> [Stored data]:
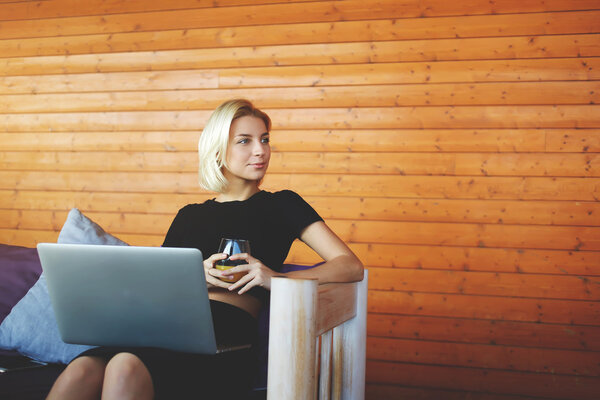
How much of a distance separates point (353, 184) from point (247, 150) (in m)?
1.17

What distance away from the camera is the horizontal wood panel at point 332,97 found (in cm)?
273

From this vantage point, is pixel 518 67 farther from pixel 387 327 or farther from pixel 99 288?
pixel 99 288

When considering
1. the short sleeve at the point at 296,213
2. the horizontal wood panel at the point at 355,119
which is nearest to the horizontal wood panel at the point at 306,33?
the horizontal wood panel at the point at 355,119

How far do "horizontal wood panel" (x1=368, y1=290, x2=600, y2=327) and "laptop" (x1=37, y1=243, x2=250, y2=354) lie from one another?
5.48ft

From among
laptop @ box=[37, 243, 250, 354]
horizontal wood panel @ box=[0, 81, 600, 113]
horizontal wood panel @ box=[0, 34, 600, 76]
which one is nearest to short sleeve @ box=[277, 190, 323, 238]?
laptop @ box=[37, 243, 250, 354]

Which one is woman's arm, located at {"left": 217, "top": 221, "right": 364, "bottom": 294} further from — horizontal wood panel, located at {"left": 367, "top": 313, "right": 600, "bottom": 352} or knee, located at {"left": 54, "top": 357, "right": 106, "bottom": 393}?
horizontal wood panel, located at {"left": 367, "top": 313, "right": 600, "bottom": 352}

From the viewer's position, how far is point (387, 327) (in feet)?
9.13

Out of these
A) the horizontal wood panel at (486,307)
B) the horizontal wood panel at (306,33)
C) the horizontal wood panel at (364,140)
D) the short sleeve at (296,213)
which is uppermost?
the horizontal wood panel at (306,33)

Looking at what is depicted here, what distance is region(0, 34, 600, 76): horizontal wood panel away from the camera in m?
2.74

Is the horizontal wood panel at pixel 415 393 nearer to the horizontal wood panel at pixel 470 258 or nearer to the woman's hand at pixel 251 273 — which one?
the horizontal wood panel at pixel 470 258

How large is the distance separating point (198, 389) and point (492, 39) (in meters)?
2.26

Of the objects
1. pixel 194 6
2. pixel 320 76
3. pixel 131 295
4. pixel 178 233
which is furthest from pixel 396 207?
pixel 131 295

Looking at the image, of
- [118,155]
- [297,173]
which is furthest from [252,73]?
[118,155]

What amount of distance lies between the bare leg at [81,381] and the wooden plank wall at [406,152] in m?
1.72
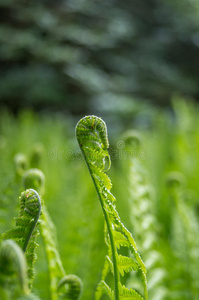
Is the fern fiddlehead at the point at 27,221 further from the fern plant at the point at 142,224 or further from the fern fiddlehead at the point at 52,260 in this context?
the fern plant at the point at 142,224

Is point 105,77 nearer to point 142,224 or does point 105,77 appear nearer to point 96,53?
point 96,53

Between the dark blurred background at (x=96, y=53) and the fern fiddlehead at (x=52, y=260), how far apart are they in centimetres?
353

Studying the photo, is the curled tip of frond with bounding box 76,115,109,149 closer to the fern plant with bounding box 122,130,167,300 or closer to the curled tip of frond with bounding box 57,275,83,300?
the curled tip of frond with bounding box 57,275,83,300

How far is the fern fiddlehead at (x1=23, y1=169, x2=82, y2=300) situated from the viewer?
44cm

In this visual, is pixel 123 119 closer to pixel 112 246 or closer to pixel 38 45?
pixel 38 45

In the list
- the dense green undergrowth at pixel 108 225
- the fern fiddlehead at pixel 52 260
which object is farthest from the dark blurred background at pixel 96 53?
the fern fiddlehead at pixel 52 260

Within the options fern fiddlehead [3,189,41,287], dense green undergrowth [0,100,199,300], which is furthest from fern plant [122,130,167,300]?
fern fiddlehead [3,189,41,287]

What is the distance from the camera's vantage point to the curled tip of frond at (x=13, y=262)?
24cm

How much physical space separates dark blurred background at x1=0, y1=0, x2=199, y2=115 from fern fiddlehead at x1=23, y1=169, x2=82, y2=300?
353 cm

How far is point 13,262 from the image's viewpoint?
0.82 ft

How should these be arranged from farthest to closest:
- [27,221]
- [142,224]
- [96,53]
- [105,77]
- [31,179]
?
[96,53]
[105,77]
[142,224]
[31,179]
[27,221]

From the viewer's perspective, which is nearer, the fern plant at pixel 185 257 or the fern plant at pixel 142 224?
the fern plant at pixel 142 224

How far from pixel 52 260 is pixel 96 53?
178 inches

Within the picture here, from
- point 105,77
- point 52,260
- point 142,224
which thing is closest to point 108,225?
point 52,260
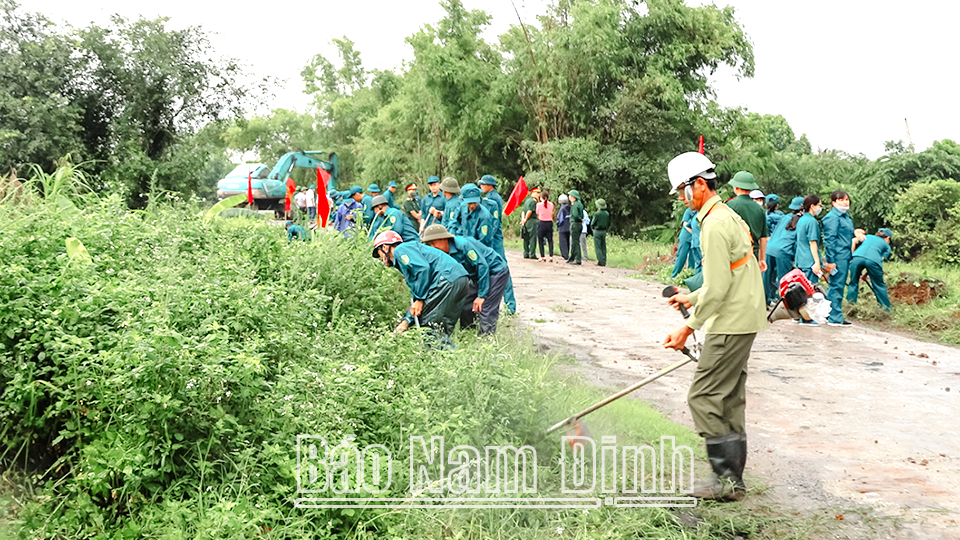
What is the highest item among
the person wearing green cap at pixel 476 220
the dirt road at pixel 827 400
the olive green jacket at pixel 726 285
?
→ the person wearing green cap at pixel 476 220

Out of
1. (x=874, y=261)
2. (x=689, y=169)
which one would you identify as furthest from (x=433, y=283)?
(x=874, y=261)

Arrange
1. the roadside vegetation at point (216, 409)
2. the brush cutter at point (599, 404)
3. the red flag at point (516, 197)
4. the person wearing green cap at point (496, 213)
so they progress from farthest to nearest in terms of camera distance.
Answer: the red flag at point (516, 197), the person wearing green cap at point (496, 213), the brush cutter at point (599, 404), the roadside vegetation at point (216, 409)

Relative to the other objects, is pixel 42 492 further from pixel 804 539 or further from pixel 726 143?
pixel 726 143

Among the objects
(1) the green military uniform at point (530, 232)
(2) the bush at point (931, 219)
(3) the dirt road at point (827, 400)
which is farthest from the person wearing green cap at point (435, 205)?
(2) the bush at point (931, 219)

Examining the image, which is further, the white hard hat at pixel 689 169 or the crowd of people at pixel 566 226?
the crowd of people at pixel 566 226

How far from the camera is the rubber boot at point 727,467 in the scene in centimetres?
497

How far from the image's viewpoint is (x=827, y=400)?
7.33m

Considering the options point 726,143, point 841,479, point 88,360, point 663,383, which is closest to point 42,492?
point 88,360

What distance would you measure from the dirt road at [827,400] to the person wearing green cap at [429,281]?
4.88 ft

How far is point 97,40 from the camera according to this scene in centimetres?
2116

> [Prompt]: Please pull out each line of the rows above containing the word "much", matching case exactly.

> [Full answer]:
How much of a distance separates point (353, 184) from point (247, 150) (in m)?
How much physical space separates dark blurred background at x1=0, y1=0, x2=199, y2=115 from fern fiddlehead at x1=23, y1=169, x2=82, y2=300?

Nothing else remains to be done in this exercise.